- [TEXT DER SEITE]
Kiew hat auch vor Ort eine Militärkommandantur für die von ihr kontrollierten Gebiet eingerichtet. Die Kommandantur solle sich um die Aufrechterhaltung von Recht und Ordnung und die vorrangigen Bedürfnisse der Bevölkerung kümmern, sagte Oberbefehlshaber Olexander Syrskyj während einer Sitzung mit dem ukrainischen Präsidenten Wolodymyr Selenskyj. Zum Leiter der Kommandantur sei Generalmajor Eduard Moskaljow ernannt worden.
Ukrainische Truppen sollen nur militärische Ziele angreifen
Der ukrainische Präsidentenberater Mychajlo Podoljak beschrieb in einem Interview des russischen Oppositionsmediums „Meduza“ das Vorgehen bei der Operation: Unter anderem seien die ukrainischen Streitkräfte angewiesen, ausschließlich militärische Ziele anzugreifen und zu zerstören. Im Gegensatz zu den russischen Invasoren werde die Ukraine in besetzten Gebieten keine Statthalter einsetzen.
Der einzige Kontakt zur russischen Zivilbevölkerung sei die Unterstützung mit humanitärer Hilfe. Auch Podoljak betonte, dass es „kein Butscha auf russischem Gebiet“ geben werde.
Die ukrainischen Streitkräfte müssten nun ihre Positionen befestigen, sagte Podoljak weiter. Dies werde der Ukraine erlauben, „den Schauplatz der militärischen Operationen auf russischem Gebiet zu vergrößern“.
Dies würde auch politische Botschaften ermöglichen: „Das Versagen der russischen Verwaltung insgesamt aufzuzeigen, die mangelnde Bereitschaft, Entscheidungen zu treffen, die mangelnde Bereitschaft, zusätzliche Kräfte und Mittel dorthin zu bringen.“ Dementsprechend werde sich der Krieg auf das gesamte russische Staatsgebiet ausweiten, meinte Podoljak.
Schwierige Frontlage rund um den Donbass
Der ukrainische Oberkommandeur Olexander Syrskyj hatte Selenskyj Bericht über die Lage in Kursk und an anderen Frontabschnitten in der Ukraine erstattet. Vor allem im Osten rund um den Donbass waren die ukrainischen Verteidiger schwer in Bedrängnis geraten, da die russische Armee dort den Druck erhöht hatte.
Syrskyj und Selenskyj vereinbarten, dass die dort kämpfenden ukrainischen Truppen zusätzliche Waffensysteme aus den nächsten militärischen Hilfspaketen westlicher Partner erhalten sollten. Ob auch Verstärkungen in die Region beordert würden, wurde – wohl aus taktischen Gründen – nicht erwähnt.
Am Donnerstag gab es entlang einer rund 18 Kilometer langen Front auf russischem Territorium noch immer Gefechte. Das Verteidigungsministerium in Moskau teilte mit, seine Streitkräfte hätten ukrainische Drohnen über der russischen Oblast Belgorod abgeschossen. Diese grenzt an Kursk und die Ukraine. Zudem hätten russische Bomber vom Typ Suchoi-34 ukrainische Stellungen in Kursk beschossen, erklärte das Ministerium.

- [Ausgangsdaten]
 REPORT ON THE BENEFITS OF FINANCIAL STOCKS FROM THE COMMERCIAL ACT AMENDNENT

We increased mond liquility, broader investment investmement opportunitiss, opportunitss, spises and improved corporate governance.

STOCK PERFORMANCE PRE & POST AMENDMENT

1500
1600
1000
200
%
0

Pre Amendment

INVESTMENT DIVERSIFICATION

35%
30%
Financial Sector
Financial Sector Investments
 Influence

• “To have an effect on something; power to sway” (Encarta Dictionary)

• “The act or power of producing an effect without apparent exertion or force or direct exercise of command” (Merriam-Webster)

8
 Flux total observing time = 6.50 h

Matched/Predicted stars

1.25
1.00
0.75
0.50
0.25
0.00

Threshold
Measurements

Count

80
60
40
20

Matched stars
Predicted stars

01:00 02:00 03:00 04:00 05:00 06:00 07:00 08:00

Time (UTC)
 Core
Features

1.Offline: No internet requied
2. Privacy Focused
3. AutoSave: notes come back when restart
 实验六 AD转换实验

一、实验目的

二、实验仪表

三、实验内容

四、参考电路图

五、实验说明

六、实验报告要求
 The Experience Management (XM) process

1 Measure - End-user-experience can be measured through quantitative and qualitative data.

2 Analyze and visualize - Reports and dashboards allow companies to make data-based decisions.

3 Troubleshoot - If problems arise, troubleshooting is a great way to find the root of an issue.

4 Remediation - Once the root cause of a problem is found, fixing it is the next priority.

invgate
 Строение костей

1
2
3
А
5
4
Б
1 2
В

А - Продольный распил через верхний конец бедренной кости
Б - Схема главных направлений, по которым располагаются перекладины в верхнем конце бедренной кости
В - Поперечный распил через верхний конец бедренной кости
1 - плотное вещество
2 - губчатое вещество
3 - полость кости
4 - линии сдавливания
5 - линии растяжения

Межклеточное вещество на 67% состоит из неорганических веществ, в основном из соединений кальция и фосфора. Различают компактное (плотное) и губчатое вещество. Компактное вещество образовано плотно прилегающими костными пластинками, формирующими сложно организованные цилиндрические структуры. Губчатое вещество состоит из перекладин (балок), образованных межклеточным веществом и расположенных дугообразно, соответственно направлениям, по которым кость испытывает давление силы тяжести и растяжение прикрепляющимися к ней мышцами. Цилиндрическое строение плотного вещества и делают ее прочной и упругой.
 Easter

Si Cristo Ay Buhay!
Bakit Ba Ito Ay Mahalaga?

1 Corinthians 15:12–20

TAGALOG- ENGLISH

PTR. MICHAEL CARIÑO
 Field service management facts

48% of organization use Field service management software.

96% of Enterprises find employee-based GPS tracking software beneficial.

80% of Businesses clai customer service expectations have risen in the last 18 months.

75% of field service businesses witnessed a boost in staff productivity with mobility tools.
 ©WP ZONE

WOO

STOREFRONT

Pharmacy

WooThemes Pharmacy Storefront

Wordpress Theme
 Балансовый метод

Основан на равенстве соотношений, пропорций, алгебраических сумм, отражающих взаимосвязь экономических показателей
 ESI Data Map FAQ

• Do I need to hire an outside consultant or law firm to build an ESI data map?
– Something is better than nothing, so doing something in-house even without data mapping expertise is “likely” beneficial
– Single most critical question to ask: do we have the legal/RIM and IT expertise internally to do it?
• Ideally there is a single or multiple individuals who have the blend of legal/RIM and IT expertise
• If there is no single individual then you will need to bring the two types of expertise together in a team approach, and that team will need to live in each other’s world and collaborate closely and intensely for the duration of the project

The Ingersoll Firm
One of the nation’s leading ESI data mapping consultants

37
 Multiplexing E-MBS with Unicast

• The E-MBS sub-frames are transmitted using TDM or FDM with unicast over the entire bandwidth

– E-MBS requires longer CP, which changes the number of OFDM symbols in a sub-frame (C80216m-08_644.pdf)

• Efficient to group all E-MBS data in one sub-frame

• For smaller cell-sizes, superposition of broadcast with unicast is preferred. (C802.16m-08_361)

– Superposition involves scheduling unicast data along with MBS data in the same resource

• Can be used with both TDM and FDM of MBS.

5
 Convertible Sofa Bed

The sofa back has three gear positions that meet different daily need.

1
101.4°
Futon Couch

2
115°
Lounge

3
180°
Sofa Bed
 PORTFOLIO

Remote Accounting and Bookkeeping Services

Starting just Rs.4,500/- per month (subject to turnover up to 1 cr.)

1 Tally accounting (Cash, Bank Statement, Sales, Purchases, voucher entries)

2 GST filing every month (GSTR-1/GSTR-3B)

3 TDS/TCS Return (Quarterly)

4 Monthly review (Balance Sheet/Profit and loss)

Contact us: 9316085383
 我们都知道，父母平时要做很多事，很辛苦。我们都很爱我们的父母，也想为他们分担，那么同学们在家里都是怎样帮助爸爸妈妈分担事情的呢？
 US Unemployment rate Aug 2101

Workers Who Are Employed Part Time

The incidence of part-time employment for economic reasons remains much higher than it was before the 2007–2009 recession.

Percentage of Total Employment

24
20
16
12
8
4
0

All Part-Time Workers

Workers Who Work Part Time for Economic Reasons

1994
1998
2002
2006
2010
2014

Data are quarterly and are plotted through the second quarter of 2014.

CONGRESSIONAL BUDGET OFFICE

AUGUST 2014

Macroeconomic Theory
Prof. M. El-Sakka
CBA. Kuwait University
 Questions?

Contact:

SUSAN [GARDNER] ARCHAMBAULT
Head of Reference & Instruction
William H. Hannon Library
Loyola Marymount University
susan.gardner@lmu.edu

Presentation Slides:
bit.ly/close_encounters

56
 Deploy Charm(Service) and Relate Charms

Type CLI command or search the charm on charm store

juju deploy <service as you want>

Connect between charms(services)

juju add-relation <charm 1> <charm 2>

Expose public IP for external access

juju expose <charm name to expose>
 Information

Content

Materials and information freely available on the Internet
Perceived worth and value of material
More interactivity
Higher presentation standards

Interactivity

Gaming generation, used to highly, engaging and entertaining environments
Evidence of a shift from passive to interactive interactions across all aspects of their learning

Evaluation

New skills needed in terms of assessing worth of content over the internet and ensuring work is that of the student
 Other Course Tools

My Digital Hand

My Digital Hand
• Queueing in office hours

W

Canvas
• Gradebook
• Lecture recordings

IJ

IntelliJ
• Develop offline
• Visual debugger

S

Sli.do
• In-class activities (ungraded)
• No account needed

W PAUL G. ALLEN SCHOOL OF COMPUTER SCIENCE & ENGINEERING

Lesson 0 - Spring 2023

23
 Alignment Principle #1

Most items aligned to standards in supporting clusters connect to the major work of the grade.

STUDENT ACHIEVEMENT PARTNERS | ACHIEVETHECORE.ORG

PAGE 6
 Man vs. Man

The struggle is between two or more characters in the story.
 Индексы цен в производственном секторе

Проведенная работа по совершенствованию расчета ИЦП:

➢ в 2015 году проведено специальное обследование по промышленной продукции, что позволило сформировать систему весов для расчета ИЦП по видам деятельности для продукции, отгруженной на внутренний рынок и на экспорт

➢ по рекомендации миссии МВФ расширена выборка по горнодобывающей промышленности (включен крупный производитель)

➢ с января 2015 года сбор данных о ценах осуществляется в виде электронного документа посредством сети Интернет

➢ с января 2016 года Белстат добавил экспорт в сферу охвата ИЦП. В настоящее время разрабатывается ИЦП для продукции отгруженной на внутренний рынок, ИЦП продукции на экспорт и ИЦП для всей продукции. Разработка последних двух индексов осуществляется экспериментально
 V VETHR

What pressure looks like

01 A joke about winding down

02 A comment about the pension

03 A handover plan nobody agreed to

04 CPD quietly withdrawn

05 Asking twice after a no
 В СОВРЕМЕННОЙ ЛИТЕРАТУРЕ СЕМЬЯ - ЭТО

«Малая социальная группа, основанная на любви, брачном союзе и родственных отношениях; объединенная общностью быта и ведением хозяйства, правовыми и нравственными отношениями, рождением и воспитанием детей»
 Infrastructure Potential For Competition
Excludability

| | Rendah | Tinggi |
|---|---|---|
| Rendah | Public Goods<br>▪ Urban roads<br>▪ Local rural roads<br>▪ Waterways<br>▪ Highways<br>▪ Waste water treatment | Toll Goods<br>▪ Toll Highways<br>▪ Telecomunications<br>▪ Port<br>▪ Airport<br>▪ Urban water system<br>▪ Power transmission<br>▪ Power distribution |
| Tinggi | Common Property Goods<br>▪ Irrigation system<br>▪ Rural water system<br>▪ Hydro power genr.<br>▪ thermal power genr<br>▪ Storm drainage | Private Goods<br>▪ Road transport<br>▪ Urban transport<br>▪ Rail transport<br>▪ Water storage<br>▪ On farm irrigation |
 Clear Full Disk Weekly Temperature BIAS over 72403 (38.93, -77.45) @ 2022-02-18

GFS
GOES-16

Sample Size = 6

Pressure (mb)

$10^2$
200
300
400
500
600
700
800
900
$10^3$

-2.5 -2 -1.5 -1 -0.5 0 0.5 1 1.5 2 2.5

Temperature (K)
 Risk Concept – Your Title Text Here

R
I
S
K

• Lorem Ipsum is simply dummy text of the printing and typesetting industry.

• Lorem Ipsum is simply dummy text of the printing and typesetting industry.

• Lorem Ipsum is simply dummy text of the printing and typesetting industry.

- [ZIEL DER AUFGABE]
Zitiere aus dem Text über die ukrainischen Kämpfe in Kursk wörtlich den Abschnitt, der mit „Schwierige Frontlage rund“ beginnt und bis einschließlich „Gründen – nicht erwähnt.“ weitergeht.

- [LÖSUNG FOLGT]
Schwierige Frontlage rund um den Donbass
Der ukrainische Oberkommandeur Olexander Syrskyj hatte Selenskyj Bericht über die Lage in Kursk und an anderen Frontabschnitten in der Ukraine erstattet. Vor allem im Osten rund um den Donbass waren die ukrainischen Verteidiger schwer in Bedrängnis geraten, da die russische Armee dort den Druck erhöht hatte.
Syrskyj und Selenskyj vereinbarten, dass die dort kämpfenden ukrainischen Truppen zusätzliche Waffensysteme aus den nächsten militärischen Hilfspaketen westlicher Partner erhalten sollten. Ob auch Verstärkungen in die Region beordert würden, wurde – wohl aus taktischen Gründen – nicht erwähnt.